In the 1960s, Nhat Hanh became an early opponent of the Vietnam War. He is credited with inspiring Martin Luther King Jr. to speak out against it, and was nominated by King for the Nobel Peace Prize.
He was abroad in 1966 when the U.S.-backed South Vietnam government banned his return. Nine years later, when the communist government seized the south, it kept the ban in force.
Today, Thich Nhat Hanh (pronounced Tick Nyut Han) ranks second only to the Dalai Lama, the exiled Tibetan spiritual leader, among Buddhist voices to the Western world. He lives in France and teaches in the U.S., and has won a worldwide following with his doctrine of "engaged Buddhism," which emphasizes peace, meditation, and — in a crisis — nonviolent civil disobedience. His books have sold more than a million copies.
His return has meant navigating a diplomatic mine field. It took a year to negotiate the government invitation to him and 200 followers to make the visit in January. Vietnam has agreed to publish some of his books here, and allow him to travel throughout the country.

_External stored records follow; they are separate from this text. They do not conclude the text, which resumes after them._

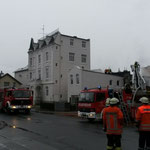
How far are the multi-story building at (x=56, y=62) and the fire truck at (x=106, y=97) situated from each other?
81.8 feet

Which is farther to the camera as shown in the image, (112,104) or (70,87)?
(70,87)

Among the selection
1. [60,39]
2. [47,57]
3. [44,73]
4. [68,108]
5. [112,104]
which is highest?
[60,39]

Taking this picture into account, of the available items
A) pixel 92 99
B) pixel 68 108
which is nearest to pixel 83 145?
pixel 92 99

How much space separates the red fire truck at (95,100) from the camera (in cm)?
1644

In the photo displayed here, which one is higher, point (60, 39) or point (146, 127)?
point (60, 39)

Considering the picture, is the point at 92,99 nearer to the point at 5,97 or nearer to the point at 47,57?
the point at 5,97

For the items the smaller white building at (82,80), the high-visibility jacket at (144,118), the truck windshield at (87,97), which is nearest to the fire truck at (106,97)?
the truck windshield at (87,97)

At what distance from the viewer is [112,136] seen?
6.65 metres

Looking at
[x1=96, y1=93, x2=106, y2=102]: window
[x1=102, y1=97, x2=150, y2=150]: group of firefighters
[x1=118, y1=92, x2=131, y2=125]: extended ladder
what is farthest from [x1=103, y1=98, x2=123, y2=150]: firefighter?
[x1=96, y1=93, x2=106, y2=102]: window

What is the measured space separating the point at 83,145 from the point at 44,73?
36.3 m

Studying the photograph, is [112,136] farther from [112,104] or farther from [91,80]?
[91,80]

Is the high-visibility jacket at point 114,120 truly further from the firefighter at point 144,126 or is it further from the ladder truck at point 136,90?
the ladder truck at point 136,90

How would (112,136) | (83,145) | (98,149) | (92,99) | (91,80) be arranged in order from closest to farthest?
(112,136) → (98,149) → (83,145) → (92,99) → (91,80)

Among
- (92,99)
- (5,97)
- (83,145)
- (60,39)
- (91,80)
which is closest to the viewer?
(83,145)
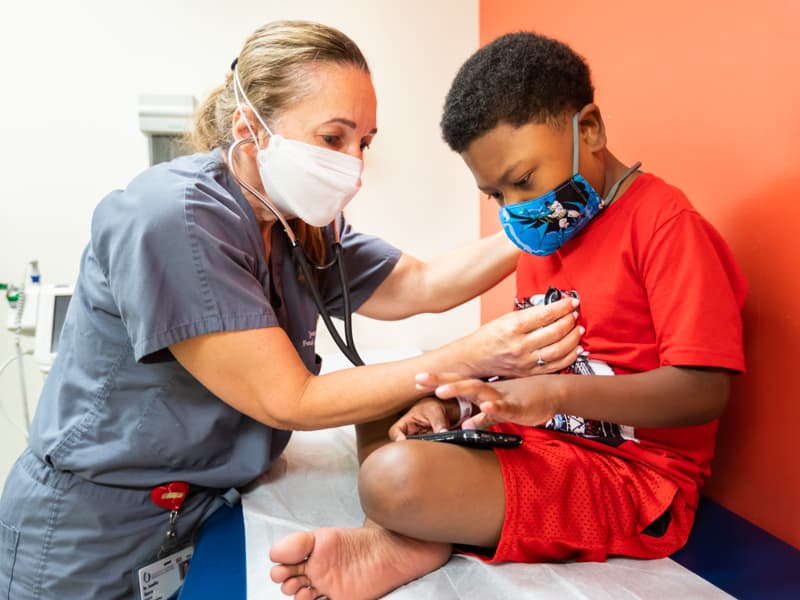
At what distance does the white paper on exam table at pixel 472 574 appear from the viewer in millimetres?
878

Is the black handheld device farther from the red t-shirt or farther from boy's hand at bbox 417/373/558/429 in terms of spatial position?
the red t-shirt

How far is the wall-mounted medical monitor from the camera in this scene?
1.94m

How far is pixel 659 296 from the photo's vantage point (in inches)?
38.7

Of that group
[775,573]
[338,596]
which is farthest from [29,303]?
[775,573]

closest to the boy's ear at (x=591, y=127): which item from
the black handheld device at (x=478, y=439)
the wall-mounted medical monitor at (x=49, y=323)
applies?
the black handheld device at (x=478, y=439)

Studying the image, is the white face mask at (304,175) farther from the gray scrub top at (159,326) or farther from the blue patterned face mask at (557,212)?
the blue patterned face mask at (557,212)

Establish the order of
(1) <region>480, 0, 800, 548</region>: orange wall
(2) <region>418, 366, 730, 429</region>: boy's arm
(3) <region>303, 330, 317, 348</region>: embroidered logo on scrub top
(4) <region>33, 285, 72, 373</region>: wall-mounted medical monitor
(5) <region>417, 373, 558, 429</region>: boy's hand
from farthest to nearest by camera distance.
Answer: (4) <region>33, 285, 72, 373</region>: wall-mounted medical monitor → (3) <region>303, 330, 317, 348</region>: embroidered logo on scrub top → (1) <region>480, 0, 800, 548</region>: orange wall → (2) <region>418, 366, 730, 429</region>: boy's arm → (5) <region>417, 373, 558, 429</region>: boy's hand

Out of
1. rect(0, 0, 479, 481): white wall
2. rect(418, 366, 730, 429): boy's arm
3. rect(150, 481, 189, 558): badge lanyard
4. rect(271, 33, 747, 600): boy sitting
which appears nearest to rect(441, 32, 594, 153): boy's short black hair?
rect(271, 33, 747, 600): boy sitting

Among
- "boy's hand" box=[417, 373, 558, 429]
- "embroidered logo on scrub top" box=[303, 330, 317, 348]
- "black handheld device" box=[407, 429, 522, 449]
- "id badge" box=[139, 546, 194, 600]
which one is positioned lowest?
"id badge" box=[139, 546, 194, 600]

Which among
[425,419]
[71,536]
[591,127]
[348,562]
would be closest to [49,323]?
[71,536]

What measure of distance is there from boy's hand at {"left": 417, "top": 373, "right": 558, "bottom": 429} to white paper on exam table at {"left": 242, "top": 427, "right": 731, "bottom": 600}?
236 mm

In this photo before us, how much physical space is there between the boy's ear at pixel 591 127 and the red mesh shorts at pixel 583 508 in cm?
54

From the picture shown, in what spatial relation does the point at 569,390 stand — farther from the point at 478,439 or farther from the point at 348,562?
the point at 348,562

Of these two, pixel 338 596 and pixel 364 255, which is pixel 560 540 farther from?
pixel 364 255
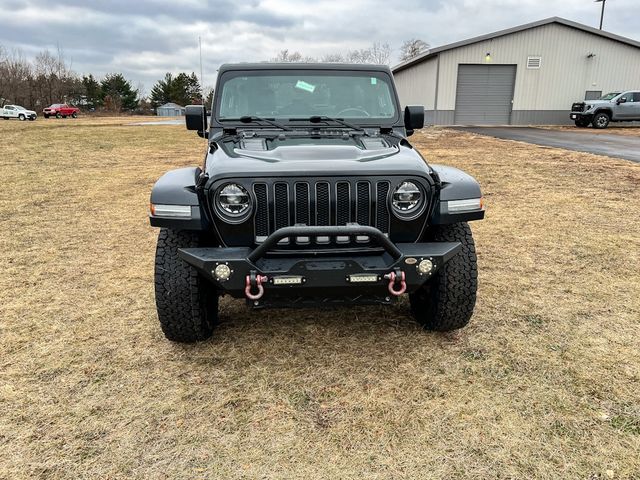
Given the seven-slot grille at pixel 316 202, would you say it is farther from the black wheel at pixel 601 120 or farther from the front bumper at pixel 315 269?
the black wheel at pixel 601 120

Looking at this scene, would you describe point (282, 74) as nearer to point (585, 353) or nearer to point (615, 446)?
point (585, 353)

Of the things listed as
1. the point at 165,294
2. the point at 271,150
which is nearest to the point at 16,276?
the point at 165,294

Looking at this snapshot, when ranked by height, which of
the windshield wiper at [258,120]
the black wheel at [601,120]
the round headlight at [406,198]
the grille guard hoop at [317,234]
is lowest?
the grille guard hoop at [317,234]

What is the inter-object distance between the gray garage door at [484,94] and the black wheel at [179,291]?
2619 centimetres

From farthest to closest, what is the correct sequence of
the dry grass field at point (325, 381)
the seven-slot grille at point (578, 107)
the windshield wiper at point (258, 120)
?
the seven-slot grille at point (578, 107) < the windshield wiper at point (258, 120) < the dry grass field at point (325, 381)

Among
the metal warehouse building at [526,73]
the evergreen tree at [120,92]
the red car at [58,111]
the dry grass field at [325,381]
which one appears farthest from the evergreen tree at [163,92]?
the dry grass field at [325,381]

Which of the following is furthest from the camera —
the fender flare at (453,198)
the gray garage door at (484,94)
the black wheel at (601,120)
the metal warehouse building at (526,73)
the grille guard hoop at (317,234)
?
the gray garage door at (484,94)

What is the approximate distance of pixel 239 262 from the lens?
8.37ft

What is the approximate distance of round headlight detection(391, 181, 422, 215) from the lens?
281 cm

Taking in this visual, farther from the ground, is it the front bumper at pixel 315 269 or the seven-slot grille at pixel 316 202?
the seven-slot grille at pixel 316 202

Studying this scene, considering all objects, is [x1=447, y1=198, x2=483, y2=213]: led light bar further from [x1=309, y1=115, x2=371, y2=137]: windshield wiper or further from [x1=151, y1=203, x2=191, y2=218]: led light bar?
[x1=151, y1=203, x2=191, y2=218]: led light bar

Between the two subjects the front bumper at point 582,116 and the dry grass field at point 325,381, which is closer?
the dry grass field at point 325,381

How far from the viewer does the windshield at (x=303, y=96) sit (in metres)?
3.87

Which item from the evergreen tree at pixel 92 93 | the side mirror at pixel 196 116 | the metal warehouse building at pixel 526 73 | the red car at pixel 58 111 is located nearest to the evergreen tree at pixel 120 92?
the evergreen tree at pixel 92 93
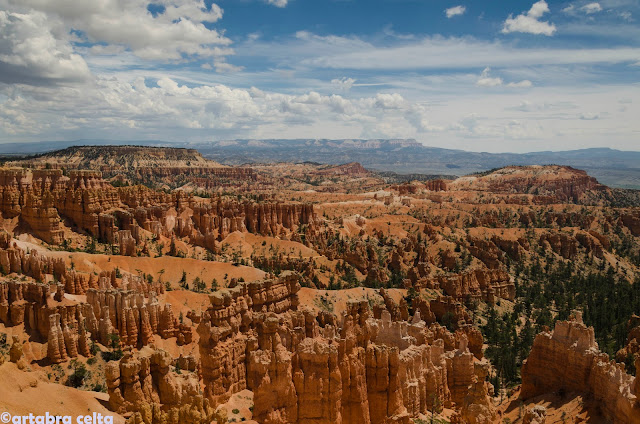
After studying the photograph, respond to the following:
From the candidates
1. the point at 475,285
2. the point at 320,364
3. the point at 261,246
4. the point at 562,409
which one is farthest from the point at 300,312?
the point at 261,246

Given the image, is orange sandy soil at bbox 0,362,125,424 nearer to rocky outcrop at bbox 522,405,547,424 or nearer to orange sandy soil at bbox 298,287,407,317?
rocky outcrop at bbox 522,405,547,424

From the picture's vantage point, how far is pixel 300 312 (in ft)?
112

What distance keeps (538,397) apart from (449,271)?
4556 cm

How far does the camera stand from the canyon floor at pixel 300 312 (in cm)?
2206

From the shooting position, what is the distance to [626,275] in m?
82.9

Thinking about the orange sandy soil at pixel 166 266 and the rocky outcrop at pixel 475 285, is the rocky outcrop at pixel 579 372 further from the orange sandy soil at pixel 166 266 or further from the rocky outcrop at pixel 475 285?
the orange sandy soil at pixel 166 266

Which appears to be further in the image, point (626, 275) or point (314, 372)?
point (626, 275)

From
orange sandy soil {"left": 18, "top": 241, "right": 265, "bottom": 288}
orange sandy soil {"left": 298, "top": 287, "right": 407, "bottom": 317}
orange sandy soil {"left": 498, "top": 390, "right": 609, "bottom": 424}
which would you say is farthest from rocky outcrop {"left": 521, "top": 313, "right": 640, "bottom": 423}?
orange sandy soil {"left": 18, "top": 241, "right": 265, "bottom": 288}

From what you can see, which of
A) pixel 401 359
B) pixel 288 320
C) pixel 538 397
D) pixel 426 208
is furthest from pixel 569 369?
pixel 426 208

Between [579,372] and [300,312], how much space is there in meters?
17.1

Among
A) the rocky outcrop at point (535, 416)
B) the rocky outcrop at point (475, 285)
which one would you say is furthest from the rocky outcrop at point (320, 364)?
the rocky outcrop at point (475, 285)

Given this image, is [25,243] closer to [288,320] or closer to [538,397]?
[288,320]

But his itineraries need official approval, police discourage large attendance at his talks, and minders report his every word to the government.
His visit comes at a time of renewed human rights pressure. Last year, Washington placed Vietnam on its worst-offender list, citing its mistreatment of ethnic minority evangelicals in the Central Highlands, and repression of dissident Buddhists and Catholics.
Under threat of economic sanctions, Hanoi released a half dozen political and religious dissidents in a nationwide prisoner amnesty early this year, and last month the U.S. State Department acknowledged Vietnam has made progress in relaxing curbs on religious freedom. Indeed, public worship has flourished in recent years with crowds filling incense-fragrant temples and wooden church pews — as long as no politics come into play.
But the patriarch of the outlawed Unified Buddhist Church of Vietnam, Thich Huyen Quang, and his deputy, Thich Quang Do, have been under house arrest for two decades, and the church has been scathing about Nhat Hanh's visit, saying it "gives a precious propaganda bonus to the Vietnamese regime but it does nothing for the cause of religious freedom and human rights in Vietnam."
Nhat Hanh asked to meet the patriarch and his deputy, and was repeatedly rebuffed.
But the soft-spoken monk seemed undeterred, radiating an earnest calm as he spoke of the need to break down the distrust between the government and independent Buddhists.
"My way is not to fight or threaten or punish but to help," he said. "We don't consider anyone as the enemy. Our enemy is wrong perceptions, hate, violence. Communist or anti-communists, from the Buddhist church or other churches — we want to embrace them all."
He even got the ear of Prime Minister Phan Van Khai during a private meeting and made suggestions to Hanoi's government, most notably: set up talks with key Buddhist leaders and allow freedom for UBCV leaders to preach around the country. he also recommended an end to co-opting monks into party politics, which he said discredits both the Communist Party and the Buddhist religion.
He knows reconciliation will take time — that "To reunite the country is one thing, but to reunite the hearts of the people, that is quite another thing."
In mid-April, he will leave, back to preaching and teaching abroad, in the United States and at Plum Village, the multinational retreat he founded for Zen followers in southern France. But Vietnam will stay with him.
"It's a wonderful thing to come home after 39 years, almost 40 years," he said. "It's very nice to be mindful of every step you make, to know you are touching the soil of Vietnam."